Too little, too late
I’ve been watching a little of the ITV Agatha Christie’s Marple series, and enjoying Geraldine McEwan as Miss Marple quite a lot — she does a lovely job contrasting her mild manner and soft voice with her sharp awareness of murder and what drives people to it. But I’m burning out very rapidly, and not for any reasons to do with the show itself. Instead it’s a matter of genre — and my fundamental problem with murder mysteries.
They are, a priori, about a bad thing having already happened. The best the protagonists can do is to try and deliver justice after the fact.
In a few cases they may forestall a subsequent murder, e.g. in the case of a serial killer going after their next victim. But in many cases shows try to raise the stakes by whacking a second person along the way, so now the detective or cop or whoever is playing cleanup to two horrible crimes. Sometimes more.
I’ve been re-watching Veronica Mars with my husband (who’s never seen most of it before), and while the metaplot of season one is indeed about a murder, the individual episode mysteries are about other crimes. Somebody has been conned out of their money, or a car’s been stolen, or a father has gone missing. I think that’s a large part of why I’m able to take the show in larger doses than I can take murder mysteries these days. In those plots, it’s possible to make people whole — to not just get justice, but to undo or at least significantly mitigate the harm.

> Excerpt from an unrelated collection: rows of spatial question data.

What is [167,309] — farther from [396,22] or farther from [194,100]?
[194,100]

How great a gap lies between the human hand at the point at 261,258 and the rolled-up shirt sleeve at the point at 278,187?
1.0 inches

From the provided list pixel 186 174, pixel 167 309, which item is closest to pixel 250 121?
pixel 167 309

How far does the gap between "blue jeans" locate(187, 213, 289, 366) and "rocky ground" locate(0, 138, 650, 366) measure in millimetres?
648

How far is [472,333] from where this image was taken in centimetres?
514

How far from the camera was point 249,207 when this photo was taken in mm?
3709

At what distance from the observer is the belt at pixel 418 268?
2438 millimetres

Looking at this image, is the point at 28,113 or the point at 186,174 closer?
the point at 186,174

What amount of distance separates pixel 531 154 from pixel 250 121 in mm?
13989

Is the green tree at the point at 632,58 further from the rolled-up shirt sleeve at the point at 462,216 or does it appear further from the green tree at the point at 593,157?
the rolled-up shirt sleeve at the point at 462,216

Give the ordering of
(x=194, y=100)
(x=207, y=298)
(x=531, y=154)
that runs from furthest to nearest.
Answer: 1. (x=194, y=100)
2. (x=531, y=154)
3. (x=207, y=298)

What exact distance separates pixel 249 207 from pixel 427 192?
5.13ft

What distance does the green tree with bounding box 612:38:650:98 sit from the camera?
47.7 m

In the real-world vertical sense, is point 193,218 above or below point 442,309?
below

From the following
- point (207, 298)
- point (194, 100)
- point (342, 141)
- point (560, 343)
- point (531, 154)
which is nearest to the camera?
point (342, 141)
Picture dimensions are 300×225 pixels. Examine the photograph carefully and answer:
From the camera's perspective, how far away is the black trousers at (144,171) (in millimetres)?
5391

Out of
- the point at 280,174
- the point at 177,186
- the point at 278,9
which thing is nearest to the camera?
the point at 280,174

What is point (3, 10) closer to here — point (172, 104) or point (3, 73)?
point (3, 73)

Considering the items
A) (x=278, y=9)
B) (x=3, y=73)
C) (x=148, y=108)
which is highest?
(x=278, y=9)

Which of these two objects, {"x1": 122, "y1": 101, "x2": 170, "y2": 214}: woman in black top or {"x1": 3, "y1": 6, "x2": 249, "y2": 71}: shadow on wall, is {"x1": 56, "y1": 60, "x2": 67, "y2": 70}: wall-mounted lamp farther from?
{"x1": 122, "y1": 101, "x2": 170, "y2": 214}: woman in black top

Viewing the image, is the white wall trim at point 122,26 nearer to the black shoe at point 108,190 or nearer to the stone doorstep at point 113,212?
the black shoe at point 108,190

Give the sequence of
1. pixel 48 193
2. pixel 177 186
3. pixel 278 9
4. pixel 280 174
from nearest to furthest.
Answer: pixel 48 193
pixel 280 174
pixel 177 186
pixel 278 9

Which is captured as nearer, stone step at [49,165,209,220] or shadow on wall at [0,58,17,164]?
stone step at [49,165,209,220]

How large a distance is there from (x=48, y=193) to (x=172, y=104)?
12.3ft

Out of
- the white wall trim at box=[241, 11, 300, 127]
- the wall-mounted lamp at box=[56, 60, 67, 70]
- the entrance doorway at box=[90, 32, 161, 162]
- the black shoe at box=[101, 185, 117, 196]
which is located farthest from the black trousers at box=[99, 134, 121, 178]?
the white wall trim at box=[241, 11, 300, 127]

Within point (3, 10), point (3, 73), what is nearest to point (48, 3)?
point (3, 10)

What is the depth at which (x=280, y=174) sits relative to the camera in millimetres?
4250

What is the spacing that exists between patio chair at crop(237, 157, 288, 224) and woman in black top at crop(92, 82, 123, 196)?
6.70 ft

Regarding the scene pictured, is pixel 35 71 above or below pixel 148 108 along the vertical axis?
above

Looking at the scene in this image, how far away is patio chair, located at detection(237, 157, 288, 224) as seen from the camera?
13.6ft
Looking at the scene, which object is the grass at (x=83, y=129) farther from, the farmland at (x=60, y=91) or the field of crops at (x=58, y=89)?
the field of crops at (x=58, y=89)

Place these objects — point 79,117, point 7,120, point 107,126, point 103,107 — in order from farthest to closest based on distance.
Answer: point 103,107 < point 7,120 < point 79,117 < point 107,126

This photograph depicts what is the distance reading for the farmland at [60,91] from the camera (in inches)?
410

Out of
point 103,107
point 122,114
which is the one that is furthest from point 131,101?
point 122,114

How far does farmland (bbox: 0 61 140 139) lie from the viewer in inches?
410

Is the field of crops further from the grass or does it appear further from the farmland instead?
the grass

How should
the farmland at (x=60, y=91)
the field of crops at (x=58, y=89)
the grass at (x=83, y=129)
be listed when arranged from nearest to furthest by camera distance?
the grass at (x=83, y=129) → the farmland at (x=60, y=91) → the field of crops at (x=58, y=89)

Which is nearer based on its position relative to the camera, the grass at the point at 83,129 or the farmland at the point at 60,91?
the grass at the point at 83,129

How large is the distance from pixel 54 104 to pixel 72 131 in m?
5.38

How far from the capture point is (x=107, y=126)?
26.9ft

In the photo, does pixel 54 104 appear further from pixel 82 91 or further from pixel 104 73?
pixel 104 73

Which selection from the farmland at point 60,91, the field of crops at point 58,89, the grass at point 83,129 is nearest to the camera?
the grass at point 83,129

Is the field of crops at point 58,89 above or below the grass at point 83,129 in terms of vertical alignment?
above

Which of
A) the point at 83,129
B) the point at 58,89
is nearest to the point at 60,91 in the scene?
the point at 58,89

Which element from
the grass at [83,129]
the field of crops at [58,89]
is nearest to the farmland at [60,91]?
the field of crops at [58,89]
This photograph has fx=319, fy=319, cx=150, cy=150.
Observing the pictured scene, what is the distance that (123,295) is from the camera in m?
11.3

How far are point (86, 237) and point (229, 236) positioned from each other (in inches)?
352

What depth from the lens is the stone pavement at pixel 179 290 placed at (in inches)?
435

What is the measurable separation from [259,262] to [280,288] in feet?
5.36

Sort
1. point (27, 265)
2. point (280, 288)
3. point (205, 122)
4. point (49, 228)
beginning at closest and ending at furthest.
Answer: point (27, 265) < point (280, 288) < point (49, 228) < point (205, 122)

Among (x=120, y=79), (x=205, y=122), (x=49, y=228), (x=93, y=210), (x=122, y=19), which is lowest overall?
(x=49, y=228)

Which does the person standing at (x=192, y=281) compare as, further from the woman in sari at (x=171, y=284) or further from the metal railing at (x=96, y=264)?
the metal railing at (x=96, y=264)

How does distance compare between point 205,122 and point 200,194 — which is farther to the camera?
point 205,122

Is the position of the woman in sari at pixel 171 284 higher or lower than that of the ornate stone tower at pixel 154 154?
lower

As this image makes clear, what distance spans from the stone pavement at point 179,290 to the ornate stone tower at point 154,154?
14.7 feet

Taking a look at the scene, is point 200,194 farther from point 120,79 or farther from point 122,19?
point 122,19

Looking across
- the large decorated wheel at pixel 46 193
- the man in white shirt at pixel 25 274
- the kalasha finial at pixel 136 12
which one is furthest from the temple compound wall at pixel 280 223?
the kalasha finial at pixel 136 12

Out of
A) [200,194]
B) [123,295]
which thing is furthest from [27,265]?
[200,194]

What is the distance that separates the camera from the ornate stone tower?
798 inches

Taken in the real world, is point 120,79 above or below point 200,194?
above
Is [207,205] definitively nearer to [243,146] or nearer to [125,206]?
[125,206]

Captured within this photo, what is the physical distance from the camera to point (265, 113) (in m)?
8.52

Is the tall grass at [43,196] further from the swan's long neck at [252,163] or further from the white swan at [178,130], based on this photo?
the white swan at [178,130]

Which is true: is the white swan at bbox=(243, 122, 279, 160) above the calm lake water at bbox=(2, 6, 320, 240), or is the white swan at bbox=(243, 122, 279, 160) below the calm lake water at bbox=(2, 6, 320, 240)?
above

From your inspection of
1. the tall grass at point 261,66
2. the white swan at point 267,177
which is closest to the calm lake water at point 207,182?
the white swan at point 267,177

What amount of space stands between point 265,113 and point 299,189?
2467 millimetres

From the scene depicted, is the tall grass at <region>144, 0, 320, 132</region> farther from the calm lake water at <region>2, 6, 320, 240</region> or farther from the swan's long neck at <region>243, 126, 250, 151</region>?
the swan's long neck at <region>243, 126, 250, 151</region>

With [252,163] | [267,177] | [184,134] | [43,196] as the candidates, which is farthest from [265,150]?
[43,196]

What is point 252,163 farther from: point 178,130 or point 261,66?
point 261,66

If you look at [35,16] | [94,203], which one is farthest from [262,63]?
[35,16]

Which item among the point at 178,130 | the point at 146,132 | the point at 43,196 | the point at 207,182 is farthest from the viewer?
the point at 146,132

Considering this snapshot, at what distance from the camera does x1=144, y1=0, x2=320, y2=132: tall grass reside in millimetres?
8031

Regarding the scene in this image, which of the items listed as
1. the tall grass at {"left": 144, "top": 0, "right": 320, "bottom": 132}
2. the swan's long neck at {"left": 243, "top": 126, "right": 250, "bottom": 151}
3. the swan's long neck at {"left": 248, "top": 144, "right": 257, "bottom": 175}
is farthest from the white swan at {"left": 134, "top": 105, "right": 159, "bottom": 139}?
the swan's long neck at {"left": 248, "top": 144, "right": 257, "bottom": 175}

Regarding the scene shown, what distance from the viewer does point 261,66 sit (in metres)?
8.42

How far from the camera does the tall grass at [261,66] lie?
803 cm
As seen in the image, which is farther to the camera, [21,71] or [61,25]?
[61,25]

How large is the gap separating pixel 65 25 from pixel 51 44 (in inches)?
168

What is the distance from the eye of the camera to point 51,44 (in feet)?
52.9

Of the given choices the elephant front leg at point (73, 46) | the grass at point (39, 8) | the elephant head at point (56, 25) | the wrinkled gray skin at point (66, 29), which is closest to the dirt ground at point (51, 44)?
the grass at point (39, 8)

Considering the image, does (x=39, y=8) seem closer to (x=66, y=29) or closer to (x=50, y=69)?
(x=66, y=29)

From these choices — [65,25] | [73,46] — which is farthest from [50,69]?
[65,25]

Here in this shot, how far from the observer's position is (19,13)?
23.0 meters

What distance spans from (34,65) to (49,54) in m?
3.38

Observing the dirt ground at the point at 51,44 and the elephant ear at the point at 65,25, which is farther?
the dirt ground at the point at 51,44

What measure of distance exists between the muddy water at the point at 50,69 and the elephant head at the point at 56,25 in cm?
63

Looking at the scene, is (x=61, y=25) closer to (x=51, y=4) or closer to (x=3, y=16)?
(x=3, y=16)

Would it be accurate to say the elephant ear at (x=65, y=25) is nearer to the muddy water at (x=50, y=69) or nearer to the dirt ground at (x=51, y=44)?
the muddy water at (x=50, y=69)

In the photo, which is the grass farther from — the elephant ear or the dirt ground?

These days, I think I need that. I mean, it’s not to say that non-mystery novels don’t frequently involve bad things happening that can’t be put right; obviously they do. But it feels different to me when the entire raison d’etre of the series is to have people die, again and again, with the heroes only taking action after that’s happened.
That mode wears on me after a while, even when counterbalanced by a charming old lady. Which is why I think I’ll be turning to something else soon, no matter how adorable Geraldine McEwan is as Miss Marple.